With the IEEPA levies — a foundation of bilateral trade negotiations between the US and its trading partners over the past few months — deemed unlawful by the court, some US trading partners would seek to renegotiate their deals or rethink their investment commitments in the US.
However, the Taiwan-US Agreement on Reciprocal Trade signed with Washington earlier this month has little to do with the IEEPA tariffs, because the deal mainly concerns Section 232 and covers tariffs applicable to Taiwan’s key industries, such as semiconductors and electronics. In addition, Taiwan was the first country to reach an agreement with the US under Section 232, with tariffs on Taiwanese goods down to 15 percent, which is what the market is most concerned about.
Therefore, the government must not misjudge the situation. The US Supreme Court’s decision would not bring relief. Instead, the US is seeking to institutionalize economic security into its trade policy, as Section 301 and 232 investigations could target specific sectors more precisely and yield longer effects than IEEPA’s broad-brush approach. Once institutionalized, it would be a permanent, structural change, and not a matter of any particular US president’s personal whims, with scrutiny and restrictions on labor conditions, pricing fairness and other elements all likely to increase in the medium to long term.

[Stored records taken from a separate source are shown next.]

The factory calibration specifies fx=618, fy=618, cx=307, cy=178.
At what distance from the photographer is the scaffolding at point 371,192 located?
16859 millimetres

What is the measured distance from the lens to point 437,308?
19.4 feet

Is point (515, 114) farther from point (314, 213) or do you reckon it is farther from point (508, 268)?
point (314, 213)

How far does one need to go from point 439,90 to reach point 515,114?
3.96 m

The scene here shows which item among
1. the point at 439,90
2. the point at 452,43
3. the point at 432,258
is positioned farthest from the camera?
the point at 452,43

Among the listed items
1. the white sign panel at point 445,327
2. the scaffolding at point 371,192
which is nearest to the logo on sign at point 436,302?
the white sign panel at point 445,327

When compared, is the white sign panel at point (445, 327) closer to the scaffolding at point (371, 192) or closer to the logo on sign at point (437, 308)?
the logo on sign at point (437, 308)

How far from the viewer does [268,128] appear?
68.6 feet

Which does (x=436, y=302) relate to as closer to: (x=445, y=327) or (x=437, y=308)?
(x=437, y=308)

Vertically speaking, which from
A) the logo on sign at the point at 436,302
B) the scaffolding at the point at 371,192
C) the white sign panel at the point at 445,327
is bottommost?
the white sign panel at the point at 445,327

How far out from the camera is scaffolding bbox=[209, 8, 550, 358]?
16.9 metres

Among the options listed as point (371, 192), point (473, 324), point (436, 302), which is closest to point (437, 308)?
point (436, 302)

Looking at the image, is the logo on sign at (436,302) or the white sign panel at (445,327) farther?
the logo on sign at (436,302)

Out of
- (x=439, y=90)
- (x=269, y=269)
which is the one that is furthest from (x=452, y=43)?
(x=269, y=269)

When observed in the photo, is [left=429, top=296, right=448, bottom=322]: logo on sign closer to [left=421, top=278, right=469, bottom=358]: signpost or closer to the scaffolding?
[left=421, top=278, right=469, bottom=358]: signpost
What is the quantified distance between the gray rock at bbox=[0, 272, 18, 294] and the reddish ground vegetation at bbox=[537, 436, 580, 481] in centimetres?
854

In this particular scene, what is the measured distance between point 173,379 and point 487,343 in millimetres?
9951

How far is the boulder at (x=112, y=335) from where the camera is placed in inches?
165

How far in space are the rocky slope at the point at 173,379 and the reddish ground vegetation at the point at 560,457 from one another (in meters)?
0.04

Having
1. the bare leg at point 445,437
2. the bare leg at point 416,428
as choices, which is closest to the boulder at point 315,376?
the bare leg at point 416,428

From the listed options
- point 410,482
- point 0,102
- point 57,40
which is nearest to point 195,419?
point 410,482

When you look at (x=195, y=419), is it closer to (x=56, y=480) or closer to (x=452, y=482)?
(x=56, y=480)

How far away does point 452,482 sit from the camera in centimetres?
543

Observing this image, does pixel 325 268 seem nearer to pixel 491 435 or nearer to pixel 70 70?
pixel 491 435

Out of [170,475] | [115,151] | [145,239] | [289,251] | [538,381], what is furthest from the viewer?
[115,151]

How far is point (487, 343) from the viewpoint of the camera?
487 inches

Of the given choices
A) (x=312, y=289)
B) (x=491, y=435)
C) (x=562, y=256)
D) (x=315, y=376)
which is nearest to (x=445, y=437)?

Clearly, the US Supreme Court’s decision shifts the balance of power back to the US Congress from the White House, but it does not change Washington’s trade agenda. Rather, it seems to broaden its policy toolkit. For Taiwan, the court’s ruling has somewhat increased trade uncertainty, but the conditions for exports to the US secured through the Taiwan-US Agreement on Reciprocal Trade remain largely intact. Still, Taipei must enhance its exchanges with Washington and further diversify its global markets to limit the impact of potential long-term risks from US tariff policy.